Your objective: From the line containing "Q: Fraction of annotators marking 'interacting'?" through the last line of the records, print every line exactly and nothing more.

** Opening Data to process block **

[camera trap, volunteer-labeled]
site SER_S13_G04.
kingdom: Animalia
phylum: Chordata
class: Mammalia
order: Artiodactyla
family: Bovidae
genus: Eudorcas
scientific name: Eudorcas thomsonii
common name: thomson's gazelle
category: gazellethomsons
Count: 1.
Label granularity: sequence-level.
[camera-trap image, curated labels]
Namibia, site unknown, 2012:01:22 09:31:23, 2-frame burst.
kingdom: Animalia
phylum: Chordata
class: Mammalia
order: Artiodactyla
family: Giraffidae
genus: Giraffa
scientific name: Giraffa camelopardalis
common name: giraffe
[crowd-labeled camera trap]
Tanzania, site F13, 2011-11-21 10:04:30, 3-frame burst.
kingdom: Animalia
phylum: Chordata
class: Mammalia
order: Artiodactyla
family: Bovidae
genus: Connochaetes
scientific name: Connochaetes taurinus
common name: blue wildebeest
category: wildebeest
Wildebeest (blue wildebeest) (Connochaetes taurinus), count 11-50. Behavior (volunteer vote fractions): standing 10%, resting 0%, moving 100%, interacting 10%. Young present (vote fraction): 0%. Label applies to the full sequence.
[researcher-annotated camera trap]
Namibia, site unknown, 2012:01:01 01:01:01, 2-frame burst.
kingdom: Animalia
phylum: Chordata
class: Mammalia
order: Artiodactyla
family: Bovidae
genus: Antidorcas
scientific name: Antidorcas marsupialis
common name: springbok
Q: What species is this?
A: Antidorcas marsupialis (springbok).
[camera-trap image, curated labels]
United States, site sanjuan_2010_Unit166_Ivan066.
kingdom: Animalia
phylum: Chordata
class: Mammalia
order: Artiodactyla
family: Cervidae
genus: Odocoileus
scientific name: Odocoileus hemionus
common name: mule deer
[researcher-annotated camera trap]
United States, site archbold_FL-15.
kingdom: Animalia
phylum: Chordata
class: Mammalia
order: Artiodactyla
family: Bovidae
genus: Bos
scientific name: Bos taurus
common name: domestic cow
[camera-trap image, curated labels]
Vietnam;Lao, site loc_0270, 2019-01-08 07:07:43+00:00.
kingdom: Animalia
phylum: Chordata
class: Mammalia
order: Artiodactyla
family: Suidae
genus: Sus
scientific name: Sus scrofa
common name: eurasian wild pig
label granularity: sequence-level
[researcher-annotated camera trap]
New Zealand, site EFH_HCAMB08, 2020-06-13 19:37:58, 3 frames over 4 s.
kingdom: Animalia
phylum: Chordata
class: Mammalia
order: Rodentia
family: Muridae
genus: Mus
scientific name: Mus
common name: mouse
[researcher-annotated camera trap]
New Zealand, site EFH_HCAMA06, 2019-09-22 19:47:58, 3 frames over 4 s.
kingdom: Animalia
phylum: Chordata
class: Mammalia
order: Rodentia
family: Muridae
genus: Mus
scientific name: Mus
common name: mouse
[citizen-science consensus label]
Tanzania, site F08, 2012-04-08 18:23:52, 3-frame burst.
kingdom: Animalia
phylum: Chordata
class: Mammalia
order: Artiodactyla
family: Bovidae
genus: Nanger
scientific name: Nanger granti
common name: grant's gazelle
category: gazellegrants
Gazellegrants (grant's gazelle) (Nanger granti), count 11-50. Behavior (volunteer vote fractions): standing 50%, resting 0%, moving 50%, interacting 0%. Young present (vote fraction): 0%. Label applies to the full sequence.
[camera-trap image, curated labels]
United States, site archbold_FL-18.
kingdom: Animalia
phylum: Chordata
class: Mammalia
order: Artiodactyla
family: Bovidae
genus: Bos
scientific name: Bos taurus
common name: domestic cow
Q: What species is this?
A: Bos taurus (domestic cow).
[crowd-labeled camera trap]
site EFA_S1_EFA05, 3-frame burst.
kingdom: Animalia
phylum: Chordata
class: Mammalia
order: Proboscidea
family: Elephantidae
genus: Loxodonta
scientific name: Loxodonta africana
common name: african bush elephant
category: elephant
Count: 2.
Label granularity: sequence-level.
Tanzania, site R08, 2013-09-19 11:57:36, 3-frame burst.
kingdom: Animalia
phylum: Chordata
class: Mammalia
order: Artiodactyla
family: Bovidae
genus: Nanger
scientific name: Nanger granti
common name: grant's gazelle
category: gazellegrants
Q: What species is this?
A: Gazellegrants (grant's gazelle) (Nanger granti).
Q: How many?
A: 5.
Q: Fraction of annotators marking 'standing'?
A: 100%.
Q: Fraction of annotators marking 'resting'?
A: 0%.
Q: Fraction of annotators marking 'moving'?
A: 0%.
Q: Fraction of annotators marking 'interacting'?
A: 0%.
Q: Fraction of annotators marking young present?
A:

** Closing Data to process block **

Written reply:
Q: Fraction of annotators marking 'interacting'?
A: 0%.
Q: Fraction of annotators marking young present?
A:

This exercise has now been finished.